§ **WORK TASK 1**
According to the article on the affirmative action conference, how many students do BAMN members expect to attend?
§ **WORK TASK 2**
Please write what comes next in the article on the affirmative action conference, picking up after its final sentence.

An affirmative action group will be hosting a conference at the University of Michigan in Ann Arbor today, Saturday and Sunday.

The U-M chapter of the Coalition to Defend Affirmative Action, Integration and Fight for Equality By Any Means Necessary will be holding its Second National Conference of the New Civil Rights Movement to discuss tactics.

“The central goals are fixing the affirmative action issue, the fight for real integration and social equality,” BAMN member Agnes Aleobua said.

Members of BAMN estimate about 200 to 300 students from 23 schools, including MSU, will take part in the conference.

Aleobua, a no-preference junior at U-M, said BAMN is pushing for a more fair society.

“I think there’s a society plagued by racism and sexism,” Aleobua said. “There’s been a movement to eliminate that and it’s up to us to realize and expand those gains.”

But political theory sophomore Marc Stemmer said BAMN’s vision is clouded.

“They are a communist group that stands for racism,” said the president of the MSU chapter of Young Americans for Freedom, a conservative student organization. “It does that by separating people into groups based on color.”

The state of Michigan’s YAF Chairman Doug Tietz said true equality comes from unity, not separation.

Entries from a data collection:

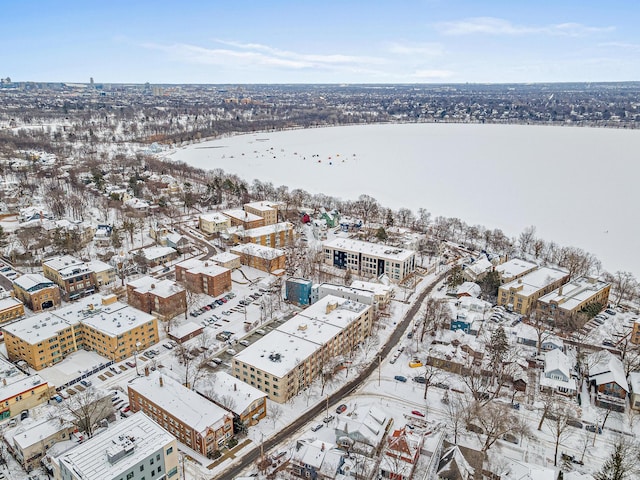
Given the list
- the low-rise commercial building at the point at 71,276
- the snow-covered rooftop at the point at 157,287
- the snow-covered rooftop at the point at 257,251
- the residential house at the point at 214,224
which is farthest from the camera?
the residential house at the point at 214,224

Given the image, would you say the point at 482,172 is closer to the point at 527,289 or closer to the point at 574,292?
the point at 574,292

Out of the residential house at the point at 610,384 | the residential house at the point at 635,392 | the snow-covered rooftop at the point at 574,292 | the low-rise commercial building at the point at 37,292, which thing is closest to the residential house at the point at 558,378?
the residential house at the point at 610,384

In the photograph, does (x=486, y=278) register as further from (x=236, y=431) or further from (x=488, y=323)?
(x=236, y=431)

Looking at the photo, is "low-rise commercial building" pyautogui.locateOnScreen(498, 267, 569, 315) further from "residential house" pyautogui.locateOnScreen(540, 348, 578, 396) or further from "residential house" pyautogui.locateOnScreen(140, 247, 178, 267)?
"residential house" pyautogui.locateOnScreen(140, 247, 178, 267)

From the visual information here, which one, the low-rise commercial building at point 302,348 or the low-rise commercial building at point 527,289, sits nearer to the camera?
the low-rise commercial building at point 302,348

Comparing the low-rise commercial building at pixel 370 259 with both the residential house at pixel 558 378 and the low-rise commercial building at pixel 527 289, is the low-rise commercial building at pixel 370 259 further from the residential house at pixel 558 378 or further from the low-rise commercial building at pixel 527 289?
the residential house at pixel 558 378

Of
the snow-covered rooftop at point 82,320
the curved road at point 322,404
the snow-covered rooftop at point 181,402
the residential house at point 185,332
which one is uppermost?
the snow-covered rooftop at point 82,320

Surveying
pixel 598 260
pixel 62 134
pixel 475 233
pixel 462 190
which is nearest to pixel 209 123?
pixel 62 134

§ **YOUR RESPONSE 1**
About 200 to 300 students from 23 schools.

§ **YOUR RESPONSE 2**
“We find it absurd to judge people based on the color of their skin rather than their intelligence,” the U-M history junior said.

But Aleobua said issues of race are more important in light of the Sept. 11 terrorist attacks.

“After Sept. 11, there has been a backlash on civil liberties and there has been open racial profiling and that’s something we need to stop,” she said.

Dean Wang, a biology and political science senior at U-M, said BAMN is just pushing an agenda and its tactics will not solve the greater problem.

“They are just trying to further a communist revolution,” Wang said. “They are a militant group, and they can get violent.”

Michigan Executive Director of YAF Chip Englander said the two groups have had conflicts in the past, most recently at the Martin Luther King Jr. march at U-M.

“They tore down our signs including one that had the First Amendment on it,” the U-M philosophy and political science junior said.